Passage

=====

On Wednesday 19 June 2024, the Irish Corporate Enforcement Authority ("CEA") published its first-ever annual report. The Annual Report covers the 18-month period from July 2022 (when it replaced and assumed the responsibilities of the Office of the Director of Corporate Enforcement) to 31 December 2023.

Supervision of corporate insolvency

The CEA has a statutory role in supervising the liquidation of insolvent companies and taking enforcement actions in respect of struck off insolvent companies.

The liquidator of every insolvent Irish company that is being wound up is required to report to the CEA. Based on its examination of each liquidator’s report, and any other information that may be available, the CEA forms a view in respect of each director as to whether the director' behaviour warrants restriction or even disqualification.

In the period covered by the Annual Report, 79 restriction undertakings were offered to directors of insolvent companies (of which 86% were accepted).

A further 15 disqualification undertakings were offered (of which 80% were accepted).

In total, 80 directors were restricted, primarily by undertaking, while 17 directors were disqualified, mostly by undertaking (71%). This indicates a significant reduction in the number of restricted directors over the last five years, whereas the number of disqualified directors remained broadly static.

Sources of information

The CEA's work is primarily in response to indications of wrongdoing by way of: complaints from the public, protected disclosures, statutory reports, referrals from liquidators and referrals from other statutory agencies.

In the period covered by the report, the CEA received:

  • 454 complaints (398 of which were from the public and 56 of which were from other public bodies such as the Central Bank of Ireland and the Revenue Commissioners) and
  • 22 protected disclosures

Of the 454 complaints, approximately 10% related to liquidation issues and approximately 11% related to reckless trading and/or insolvent trading.

Of the 22 protected disclosures, 18% related to allegations of fraud and 27% related to alleged breaches of directors' duties.

A further 239 Indictable Offence Reports have been received from companies' auditors, the vast majority of which related to accounting standards.

The Annual Report also noted that at the end of December 2023 Small Company Administrative Rescue Process ("SCARP") processes resulted in the formulation of 33 rescue plans, while a further remained ongoing, while there were 11 instances where no rescue plan was agreed. You can read our full briefing on SCARP process on our website.

Proportionate, robust, and dissuasive enforcement

  1. Securing compliance through administrative measures

While enforcement is primarily a reactive process, the CEA has recognised that it neither proportionate nor resource-effective to resort to its enforcement powers in response to every complaint or indication of potential wrongdoing. Instead, the CEA, where it is appropriate to do so, has sought in the first instance to address matters coming to its attention in a more resource-effective and proportionate manner.

=====

Given information
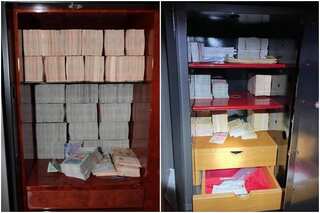 Singapore’s massive anti-money laundering operation: Cash, assets worth $700mn seized, 10 arrested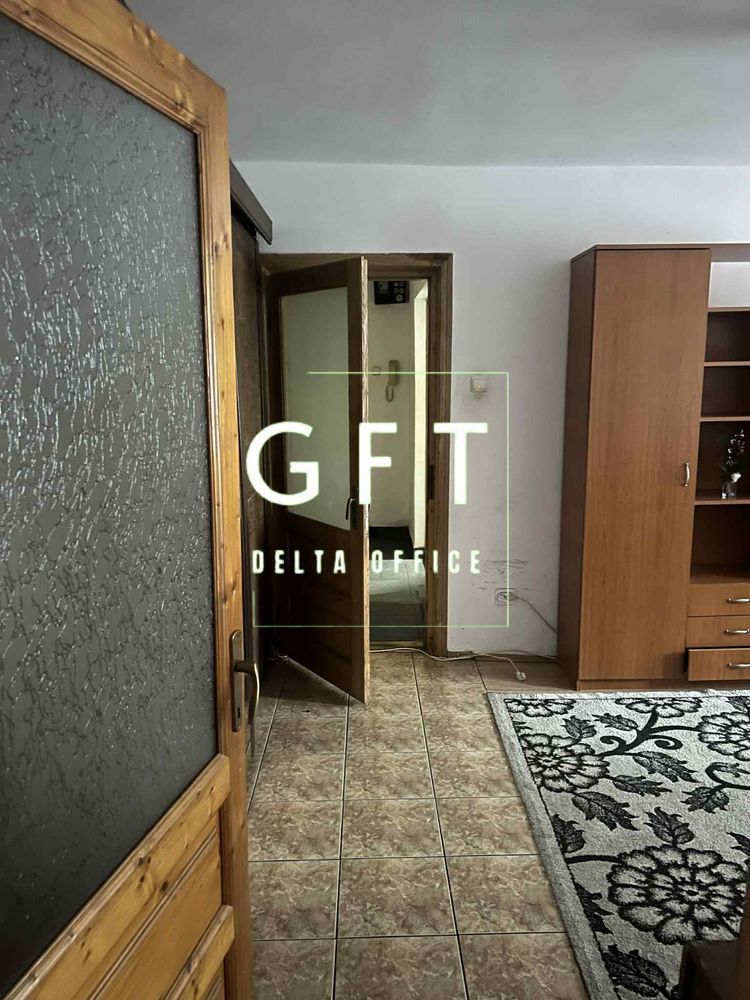 Apartament 55 mp, 2 camere, zona Garii - toate facilitatile - Poză 8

=====

Your tasks
• a. According to the passage on the CEA's annual report, which office did the CEA replace in July 2022?
• b. Please reproduce word for word the part of the passage on the CEA's annual report starting with "The Annual Report also" and going on through "on our website.".

Task-by-task answers
• a. The Office of the Director of Corporate Enforcement.

• b.
The Annual Report also noted that at the end of December 2023 Small Company Administrative Rescue Process ("SCARP") processes resulted in the formulation of 33 rescue plans, while a further remained ongoing, while there were 11 instances where no rescue plan was agreed. You can read our full briefing on SCARP process on our website.